Following Donald Trump’s election win, markets have been reacting to the potential legislative changes brought on by a Republican-controlled Congress. A key concern among investors is the likelihood of inflationary policies, such as tariffs, which could spur economic growth but also raise inflationary pressures.
As a result, long-term bond yields have surged globally, especially in the U.S., as investors brace for faster economic growth and inflation. Initially, the U.S. dollar also soared in response to expectations of a stronger economy, but this rally has since calmed alongside a slight retreat in bond yields.
The Federal Reserve, meanwhile, is under pressure to navigate this changing economic landscape. As Fed Chair Jerome Powell convened the Federal Open Market Committee (FOMC) meeting today, the focus shifted to the Fed’s response to these rising long-term bond yields, which have been tightening financial conditions despite cuts to short-term interest rates.
Financial experts are divided on how the Fed should handle this. Andy Constan of Damped Spring Advisors argued that the Fed might need to adopt a more hawkish stance to bring long-term yields down.
"More rate cuts could backfire by pushing bond yields even higher, tightening conditions the Fed hopes to ease," Constan suggested.
Please Fed.
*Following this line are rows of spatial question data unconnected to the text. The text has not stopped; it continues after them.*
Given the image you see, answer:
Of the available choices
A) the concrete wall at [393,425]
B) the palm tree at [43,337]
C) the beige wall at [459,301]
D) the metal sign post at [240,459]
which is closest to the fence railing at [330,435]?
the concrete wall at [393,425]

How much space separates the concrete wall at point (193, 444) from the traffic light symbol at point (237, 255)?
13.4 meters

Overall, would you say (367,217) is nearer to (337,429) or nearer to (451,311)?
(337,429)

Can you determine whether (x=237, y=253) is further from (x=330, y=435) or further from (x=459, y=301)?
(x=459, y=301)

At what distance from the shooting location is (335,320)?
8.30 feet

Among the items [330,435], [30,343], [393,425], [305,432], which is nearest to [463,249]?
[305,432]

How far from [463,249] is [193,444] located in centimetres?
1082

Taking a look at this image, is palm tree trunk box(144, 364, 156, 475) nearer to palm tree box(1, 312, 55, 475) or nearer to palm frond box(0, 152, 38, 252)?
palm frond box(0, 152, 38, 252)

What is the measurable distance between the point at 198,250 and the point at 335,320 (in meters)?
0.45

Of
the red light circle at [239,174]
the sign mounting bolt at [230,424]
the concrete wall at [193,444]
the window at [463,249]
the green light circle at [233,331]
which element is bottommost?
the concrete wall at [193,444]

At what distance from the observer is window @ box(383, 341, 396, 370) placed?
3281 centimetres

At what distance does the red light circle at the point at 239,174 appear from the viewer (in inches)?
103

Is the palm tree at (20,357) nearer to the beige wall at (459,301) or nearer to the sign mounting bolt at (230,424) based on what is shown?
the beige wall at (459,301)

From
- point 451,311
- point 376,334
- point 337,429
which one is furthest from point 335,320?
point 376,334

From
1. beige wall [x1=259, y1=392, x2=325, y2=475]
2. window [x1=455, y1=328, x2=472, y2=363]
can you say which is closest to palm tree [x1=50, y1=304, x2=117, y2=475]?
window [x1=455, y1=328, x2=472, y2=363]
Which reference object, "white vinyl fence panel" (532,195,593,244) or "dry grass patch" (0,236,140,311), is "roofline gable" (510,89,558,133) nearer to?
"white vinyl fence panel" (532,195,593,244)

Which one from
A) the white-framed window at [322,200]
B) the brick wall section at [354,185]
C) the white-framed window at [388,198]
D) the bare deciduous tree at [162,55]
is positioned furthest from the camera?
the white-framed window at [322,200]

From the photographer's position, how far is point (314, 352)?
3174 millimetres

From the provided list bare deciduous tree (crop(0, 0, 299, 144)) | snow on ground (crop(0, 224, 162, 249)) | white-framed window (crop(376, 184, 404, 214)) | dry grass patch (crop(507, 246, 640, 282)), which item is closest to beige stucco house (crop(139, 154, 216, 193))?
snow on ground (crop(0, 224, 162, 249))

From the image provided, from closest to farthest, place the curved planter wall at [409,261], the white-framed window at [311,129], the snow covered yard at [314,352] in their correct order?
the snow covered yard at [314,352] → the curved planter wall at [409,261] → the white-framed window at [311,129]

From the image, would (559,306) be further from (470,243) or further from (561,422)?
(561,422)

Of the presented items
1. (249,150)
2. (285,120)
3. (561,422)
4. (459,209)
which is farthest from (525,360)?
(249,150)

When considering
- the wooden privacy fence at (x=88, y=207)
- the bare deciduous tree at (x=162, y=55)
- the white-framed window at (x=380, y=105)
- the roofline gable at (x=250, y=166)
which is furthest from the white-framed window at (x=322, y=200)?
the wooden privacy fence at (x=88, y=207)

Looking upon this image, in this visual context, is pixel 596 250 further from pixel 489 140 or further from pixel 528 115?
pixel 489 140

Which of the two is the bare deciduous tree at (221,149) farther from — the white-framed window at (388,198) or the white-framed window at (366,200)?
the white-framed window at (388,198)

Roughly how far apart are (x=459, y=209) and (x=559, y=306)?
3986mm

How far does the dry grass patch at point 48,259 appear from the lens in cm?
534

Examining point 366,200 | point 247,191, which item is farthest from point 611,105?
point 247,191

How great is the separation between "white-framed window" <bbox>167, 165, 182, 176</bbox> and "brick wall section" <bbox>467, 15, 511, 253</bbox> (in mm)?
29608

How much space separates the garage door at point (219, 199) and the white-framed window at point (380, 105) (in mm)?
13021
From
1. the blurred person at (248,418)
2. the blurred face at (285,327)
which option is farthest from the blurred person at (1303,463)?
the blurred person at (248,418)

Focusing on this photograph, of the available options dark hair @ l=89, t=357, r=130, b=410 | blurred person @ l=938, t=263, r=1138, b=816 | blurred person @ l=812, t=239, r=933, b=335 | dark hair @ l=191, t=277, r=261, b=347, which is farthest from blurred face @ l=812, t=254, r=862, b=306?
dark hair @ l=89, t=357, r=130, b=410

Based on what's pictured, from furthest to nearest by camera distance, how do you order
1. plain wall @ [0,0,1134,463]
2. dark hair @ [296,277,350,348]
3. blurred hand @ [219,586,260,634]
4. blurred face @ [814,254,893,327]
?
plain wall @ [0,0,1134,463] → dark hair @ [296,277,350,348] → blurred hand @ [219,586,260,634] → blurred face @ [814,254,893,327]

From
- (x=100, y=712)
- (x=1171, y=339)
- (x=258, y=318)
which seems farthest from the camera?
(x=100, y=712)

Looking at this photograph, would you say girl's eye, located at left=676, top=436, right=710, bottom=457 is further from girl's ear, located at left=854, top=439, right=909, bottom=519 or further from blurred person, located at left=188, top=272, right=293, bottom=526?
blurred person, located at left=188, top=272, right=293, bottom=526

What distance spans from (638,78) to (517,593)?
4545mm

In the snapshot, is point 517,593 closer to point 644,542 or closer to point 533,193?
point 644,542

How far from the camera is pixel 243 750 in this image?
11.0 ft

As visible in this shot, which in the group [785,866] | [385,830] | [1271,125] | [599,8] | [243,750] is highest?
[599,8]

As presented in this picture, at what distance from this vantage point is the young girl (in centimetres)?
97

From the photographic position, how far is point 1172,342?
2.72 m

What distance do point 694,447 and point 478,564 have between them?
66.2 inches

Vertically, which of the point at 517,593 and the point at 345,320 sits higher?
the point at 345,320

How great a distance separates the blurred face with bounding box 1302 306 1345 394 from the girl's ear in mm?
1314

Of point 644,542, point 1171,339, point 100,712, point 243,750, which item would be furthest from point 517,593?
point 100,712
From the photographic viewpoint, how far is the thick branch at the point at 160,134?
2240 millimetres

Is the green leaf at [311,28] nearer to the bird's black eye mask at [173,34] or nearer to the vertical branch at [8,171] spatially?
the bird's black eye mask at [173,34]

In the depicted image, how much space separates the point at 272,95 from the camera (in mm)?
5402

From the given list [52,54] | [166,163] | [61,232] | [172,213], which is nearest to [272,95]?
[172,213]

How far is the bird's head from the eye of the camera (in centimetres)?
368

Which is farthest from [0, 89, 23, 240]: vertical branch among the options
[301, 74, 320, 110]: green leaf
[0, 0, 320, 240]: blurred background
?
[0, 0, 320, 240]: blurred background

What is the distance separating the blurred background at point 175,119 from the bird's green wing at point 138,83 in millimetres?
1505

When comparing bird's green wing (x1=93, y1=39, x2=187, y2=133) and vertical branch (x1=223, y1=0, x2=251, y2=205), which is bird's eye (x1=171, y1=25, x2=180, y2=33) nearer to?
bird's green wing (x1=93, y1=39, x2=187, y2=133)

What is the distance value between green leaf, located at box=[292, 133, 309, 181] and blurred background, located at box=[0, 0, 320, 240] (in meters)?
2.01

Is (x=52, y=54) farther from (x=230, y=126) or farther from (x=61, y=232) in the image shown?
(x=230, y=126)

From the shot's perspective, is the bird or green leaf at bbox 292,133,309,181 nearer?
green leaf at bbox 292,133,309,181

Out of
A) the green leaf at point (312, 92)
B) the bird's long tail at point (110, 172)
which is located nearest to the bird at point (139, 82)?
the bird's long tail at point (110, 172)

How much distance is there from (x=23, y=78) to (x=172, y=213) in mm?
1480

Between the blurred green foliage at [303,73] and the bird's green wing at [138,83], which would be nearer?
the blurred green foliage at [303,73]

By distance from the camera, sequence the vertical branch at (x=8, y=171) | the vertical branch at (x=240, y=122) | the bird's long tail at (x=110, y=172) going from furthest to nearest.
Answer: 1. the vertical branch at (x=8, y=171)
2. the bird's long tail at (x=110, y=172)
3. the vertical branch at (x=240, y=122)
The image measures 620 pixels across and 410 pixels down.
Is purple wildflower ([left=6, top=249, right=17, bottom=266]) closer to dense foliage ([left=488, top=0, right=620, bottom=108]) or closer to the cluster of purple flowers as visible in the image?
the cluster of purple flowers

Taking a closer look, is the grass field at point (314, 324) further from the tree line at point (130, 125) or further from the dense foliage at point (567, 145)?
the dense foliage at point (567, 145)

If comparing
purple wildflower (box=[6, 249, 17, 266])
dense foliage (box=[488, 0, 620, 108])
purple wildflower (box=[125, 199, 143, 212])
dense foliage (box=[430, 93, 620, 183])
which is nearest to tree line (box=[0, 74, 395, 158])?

Pay attention. Economy is en Fuego and you risk losing the bond market https://t.co/KaCIviMPha
— Andy Constan (@dampedspring) November 5, 2024
On the other hand, Tom Lee advocated for more dovish policies, noting that lower short-term rates could eventually ease pressure on long-term yields.
In line with expectations, the Fed announced a 25 basis point (bps) cut today, reaffirming its commitment to achieving maximum employment and maintaining a 2% inflation target. Market participants are now watching closely for a potential second rate cut in December, with odds currently standing at 66%.
Despite the modest cut, markets responded positively. The S&P 500 rose 0.6% and the Nasdaq climbed 1.3% following the Fed’s decision, reinforcing optimism for a continued rally, especially in cyclical sectors like industrials and financials.